On Brentwood Road, the main drag, it feels like Ridgewood in the day, with lots of smallish brick houses, as well as split-levels and the increasingly trendy split-foyers (OK, just on my street). And Raleigh has a plan to upgrade the park and community center.
In the big picture, neighborhoods like Brentwood, affordable and diverse, will continue to gain favor as everything near downtown and ITB gets harder to find and pricier. [TG]
Best Place to People Watch
Weaver Street Market
Finalists: Durham Bulls game, American Tobacco Campus, RDU
Best Place to Pick Up an INDY
Finalists: Elmo’s Diner, Weaver Street Market, Cup A Joe
Best Place to Take Visitors from Out of Town
Finalists: N.C. Museum of Art, Carolina Tiger Rescue, Cedar Creek Gallery
Best Politician in Chatham County
Finalists: Brian Bock, Diana Hales, Rick Johnson
Best Politician in Durham County
Finalists: Bill Bell, Mike Woodard, Steve Schewel
Best Politician in Orange County
Finalists: Graig Meyer, Verla Insko, Tom Stevens
Best Politician in Wake County
Finalists: Josh Stein, David Price, Nancy McFarlane
These are all fine—if obvious—choices for best politician. But I’d like to discuss someone who might not be on your radar.
On December 5, Jessica Holmes shocked the local political world when she abruptly announced her resignation from the Wake County Board of Commissioners at the end of a meeting. She’d just won an affordable housing vote and narrowly lost a bid to become the board’s vice chairwoman. Neither before nor during her announcement did Holmes give any indication as to what was eating at her, only saying that she “would be leaving the board in excellent hands.”

-=-=-=-=-

● **Problem set**:
A: From the best-of excerpt, extract the passage from "On Brentwood Road, the" up to and including "and community center.".
B: According to the best-of excerpt, which board did Jessica Holmes announce she was resigning from?

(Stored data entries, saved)
-=-=-=-=-

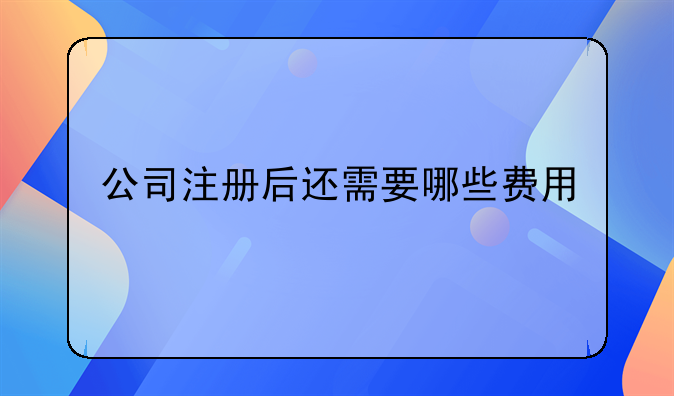 公司注册后还需要哪些费用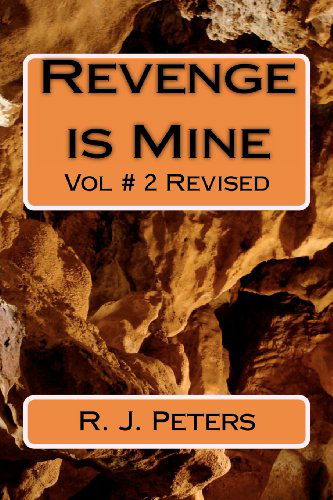 Cover for R J Peters · Revenge is Mine (Volume 2) (Paperback Book) (2012)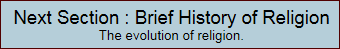 next section : brief history of religion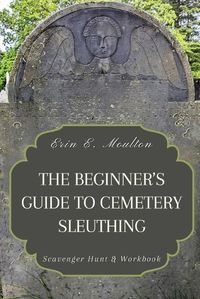 Cover image for The Beginner's Guide to Cemetery Sleuthing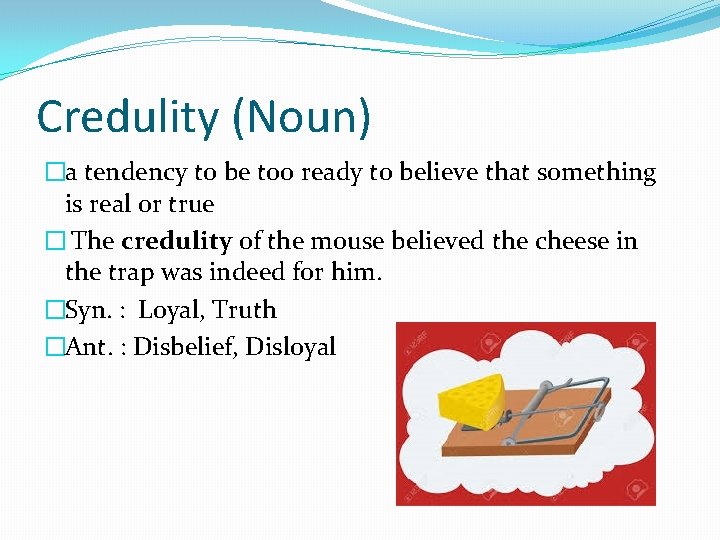 Credulity (Noun) �a tendency to be too ready to believe that something is real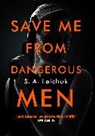 S A Lelchuk, S. A. Lelchuk, Sa Lelchuk - Save Me from Dangerous Men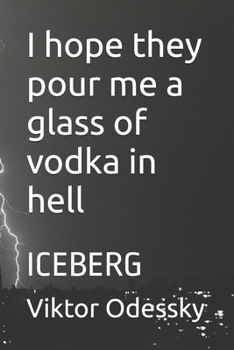 Paperback I hope they pour me a glass of vodka in hell: Iceberg Book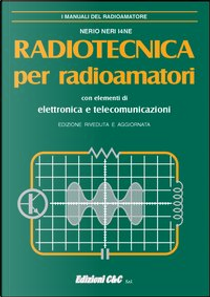 Radiotecnica per radioamatori by Nerio Neri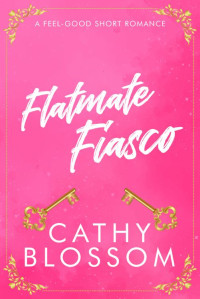Cathy Blossom — Flatmate Fiasco: A Feel-Good Short Romance - Book 1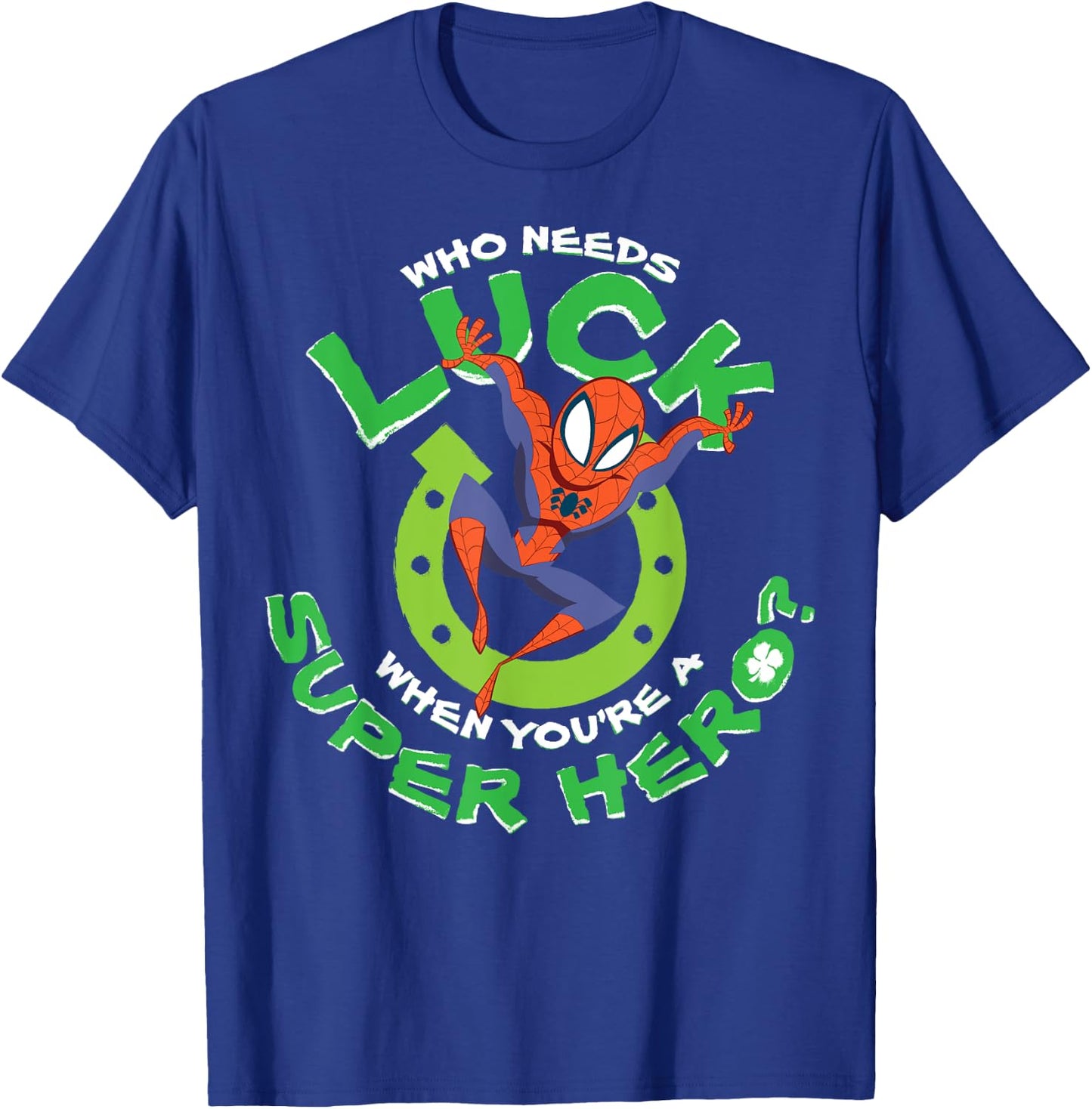 Marvel Spider-Man Who Needs Luck St. Patrick's Day Poster T-Shirt - T-Shirt | Royal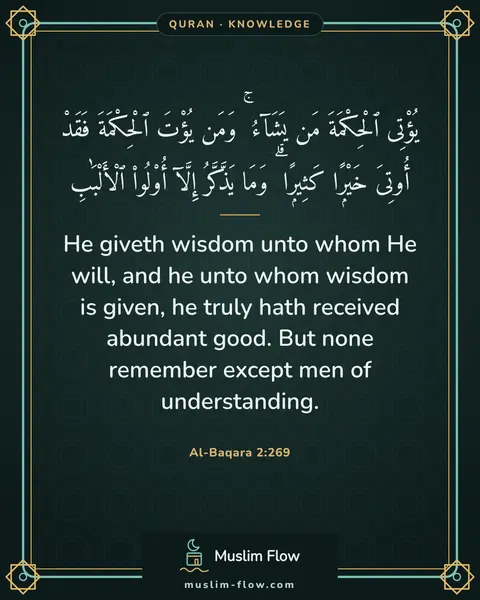 Al-Baqara 2:269: He giveth wisdom unto whom He will, and he unto whom wisdom is given, he truly hath received…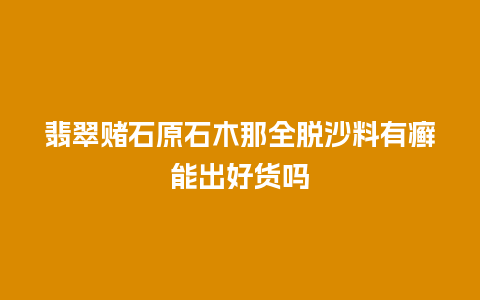 翡翠赌石原石木那全脱沙料有癣能出好货吗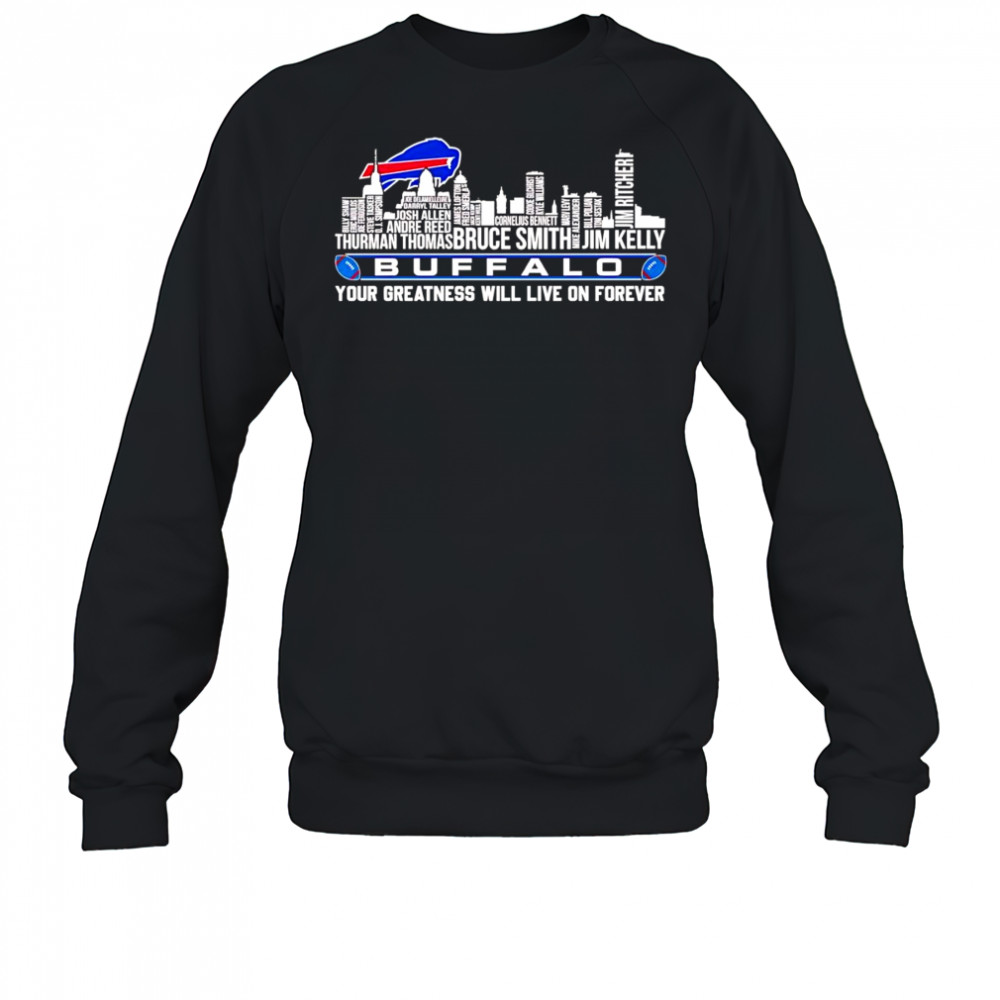 Skyline name Buffalo Bills your greatness will live on forever shirt Sweatshirt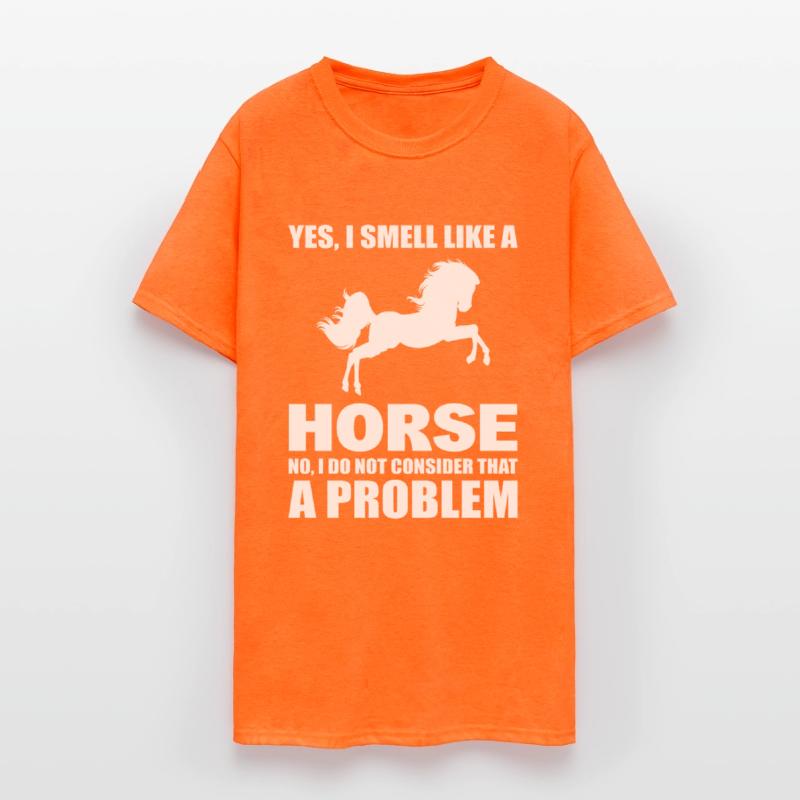 Yes, I Smell Like A Horse No, I Don't Consider
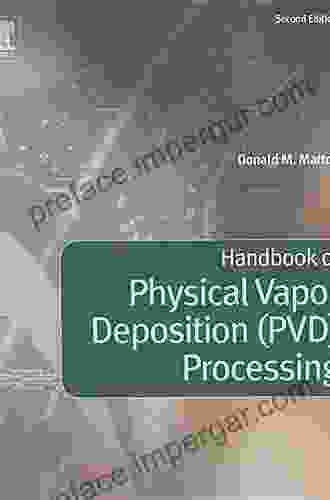 Handbook Of Physical Vapor Deposition (PVD) Processing (Materials Science And Process Technology)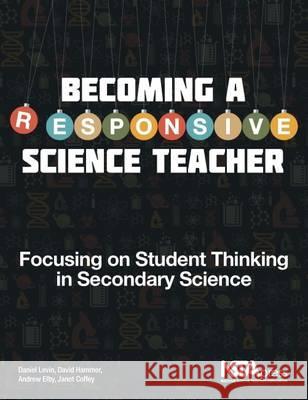 Becoming a Responsive Science Teacher : Focusing on Student Thinking in Secondary Science David Hammer Andrew Elby Janet Coffey 9781936959051 National Science Teachers Association - książka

-=-=-=-=-

● **Expected results**:
A:
On Brentwood Road, the main drag, it feels like Ridgewood in the day, with lots of smallish brick houses, as well as split-levels and the increasingly trendy split-foyers (OK, just on my street). And Raleigh has a plan to upgrade the park and community center.

B: The Wake County Board of Commissioners.